Supplied text ::

START

Archdeacon: Dayton loses a pioneering coach and ‘a wonderful woman’

Anna Earley won dozens of championships during her career at Dunbar High School
Dunbar High School multisport coach Anna Earley poses for a photo with a group of her athletes. CONTRIBUTED PHOTO

Dunbar High School multisport coach Anna Earley poses for a photo with a group of her athletes. CONTRIBUTED PHOTO

She was one of the pioneering women coaches of Dayton Public Schools sports and one of the most versatile and successful of all coaches, regardless of gender.

Anna Earley’s teams – in girls’ basketball, track and field and cross country – won dozens of DPS City League titles. They won numerous district and regional crowns and her track team won at state, as did her cross-country runners. And in 1991, she assisted Tom Montgomery with the Dunbar girls’ basketball team that won the state championship.

Many of her individual athletes went on to memorable careers, none more so than her own daughter Alicia, who was her only child and is still known around here – even though she’s now 46, married with two kids, lives in Milner, Ga. and works as an air traffic controller in Atlanta – as Poochie.

END

Exercise details :: Copy the Anna Earley article from "Archdeacon: Dayton loses" up to and including "regardless of gender.", substituting "Dunbar High" for each occurrence of "Dunbar High School". Base every answer on the Anna Earley article alone.

Scene question records
START

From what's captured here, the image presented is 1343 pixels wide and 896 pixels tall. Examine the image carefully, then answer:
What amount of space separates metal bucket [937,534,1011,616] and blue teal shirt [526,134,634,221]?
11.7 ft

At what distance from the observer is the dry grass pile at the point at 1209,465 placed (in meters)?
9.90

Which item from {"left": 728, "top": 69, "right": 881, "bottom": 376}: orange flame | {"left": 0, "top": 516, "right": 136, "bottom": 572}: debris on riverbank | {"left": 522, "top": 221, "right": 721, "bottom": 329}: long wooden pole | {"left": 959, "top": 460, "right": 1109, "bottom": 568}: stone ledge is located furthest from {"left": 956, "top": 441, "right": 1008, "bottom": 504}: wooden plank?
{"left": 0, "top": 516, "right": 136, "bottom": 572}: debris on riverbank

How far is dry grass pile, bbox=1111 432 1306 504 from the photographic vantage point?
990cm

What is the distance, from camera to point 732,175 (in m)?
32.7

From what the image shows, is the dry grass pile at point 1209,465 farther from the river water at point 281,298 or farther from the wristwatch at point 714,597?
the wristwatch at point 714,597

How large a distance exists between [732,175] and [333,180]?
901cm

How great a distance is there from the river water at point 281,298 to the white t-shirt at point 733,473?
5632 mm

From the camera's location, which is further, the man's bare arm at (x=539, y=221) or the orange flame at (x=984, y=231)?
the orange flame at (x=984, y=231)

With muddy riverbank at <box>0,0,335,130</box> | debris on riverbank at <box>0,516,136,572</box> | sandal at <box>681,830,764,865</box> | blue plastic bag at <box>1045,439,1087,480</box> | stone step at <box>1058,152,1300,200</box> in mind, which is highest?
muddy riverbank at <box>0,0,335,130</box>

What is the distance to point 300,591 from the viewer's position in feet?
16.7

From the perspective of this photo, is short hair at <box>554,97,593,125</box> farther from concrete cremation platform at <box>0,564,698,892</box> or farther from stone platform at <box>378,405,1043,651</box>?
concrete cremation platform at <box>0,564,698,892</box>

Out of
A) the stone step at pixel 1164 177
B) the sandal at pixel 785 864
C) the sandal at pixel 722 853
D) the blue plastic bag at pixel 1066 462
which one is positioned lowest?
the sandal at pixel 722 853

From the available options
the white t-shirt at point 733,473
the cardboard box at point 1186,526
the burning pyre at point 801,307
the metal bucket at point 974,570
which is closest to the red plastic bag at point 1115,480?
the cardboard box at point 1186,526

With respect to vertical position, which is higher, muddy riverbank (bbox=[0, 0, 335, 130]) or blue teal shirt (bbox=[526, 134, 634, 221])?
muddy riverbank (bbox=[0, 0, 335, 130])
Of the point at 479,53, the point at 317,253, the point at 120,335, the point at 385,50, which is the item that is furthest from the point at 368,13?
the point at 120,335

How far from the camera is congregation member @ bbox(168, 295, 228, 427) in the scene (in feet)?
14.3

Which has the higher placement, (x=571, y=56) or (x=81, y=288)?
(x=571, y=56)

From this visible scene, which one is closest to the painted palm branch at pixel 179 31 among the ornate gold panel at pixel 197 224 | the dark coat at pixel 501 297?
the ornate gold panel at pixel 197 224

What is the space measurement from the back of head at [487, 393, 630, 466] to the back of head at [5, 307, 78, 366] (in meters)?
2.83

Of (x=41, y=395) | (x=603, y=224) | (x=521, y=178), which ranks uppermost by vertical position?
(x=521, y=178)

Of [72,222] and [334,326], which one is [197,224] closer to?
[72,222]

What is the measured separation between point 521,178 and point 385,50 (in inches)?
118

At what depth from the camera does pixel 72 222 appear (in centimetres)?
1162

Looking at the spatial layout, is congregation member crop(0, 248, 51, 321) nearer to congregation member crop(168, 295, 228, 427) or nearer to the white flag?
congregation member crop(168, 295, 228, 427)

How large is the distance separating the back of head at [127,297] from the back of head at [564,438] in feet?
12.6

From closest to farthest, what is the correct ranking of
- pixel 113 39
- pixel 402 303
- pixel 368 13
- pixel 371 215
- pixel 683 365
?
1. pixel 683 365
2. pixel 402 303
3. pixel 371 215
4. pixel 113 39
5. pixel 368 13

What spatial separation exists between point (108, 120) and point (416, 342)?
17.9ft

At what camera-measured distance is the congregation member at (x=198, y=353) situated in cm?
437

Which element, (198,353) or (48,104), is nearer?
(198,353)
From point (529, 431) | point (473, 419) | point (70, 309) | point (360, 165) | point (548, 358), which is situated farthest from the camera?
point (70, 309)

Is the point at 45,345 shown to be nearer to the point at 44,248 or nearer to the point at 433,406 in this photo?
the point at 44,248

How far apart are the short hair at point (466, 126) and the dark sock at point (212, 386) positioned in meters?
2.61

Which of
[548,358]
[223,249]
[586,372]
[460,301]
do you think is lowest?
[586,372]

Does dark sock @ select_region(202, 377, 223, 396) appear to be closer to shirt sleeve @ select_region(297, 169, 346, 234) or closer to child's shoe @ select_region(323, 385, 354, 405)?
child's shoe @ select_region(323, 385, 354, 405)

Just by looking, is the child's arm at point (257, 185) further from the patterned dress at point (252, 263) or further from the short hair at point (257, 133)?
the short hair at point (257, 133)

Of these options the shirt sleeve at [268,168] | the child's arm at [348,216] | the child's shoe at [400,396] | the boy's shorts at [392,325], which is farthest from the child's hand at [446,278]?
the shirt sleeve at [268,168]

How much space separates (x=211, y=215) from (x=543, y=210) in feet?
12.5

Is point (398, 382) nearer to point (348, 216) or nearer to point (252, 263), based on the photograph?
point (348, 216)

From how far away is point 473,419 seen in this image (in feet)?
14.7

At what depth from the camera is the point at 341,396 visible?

END

Completed exercise ::
Archdeacon: Dayton loses a pioneering coach and ‘a wonderful woman’

Anna Earley won dozens of championships during her career at Dunbar High
Dunbar High multisport coach Anna Earley poses for a photo with a group of her athletes. CONTRIBUTED PHOTO

Dunbar High multisport coach Anna Earley poses for a photo with a group of her athletes. CONTRIBUTED PHOTO

She was one of the pioneering women coaches of Dayton Public Schools sports and one of the most versatile and successful of all coaches, regardless of gender.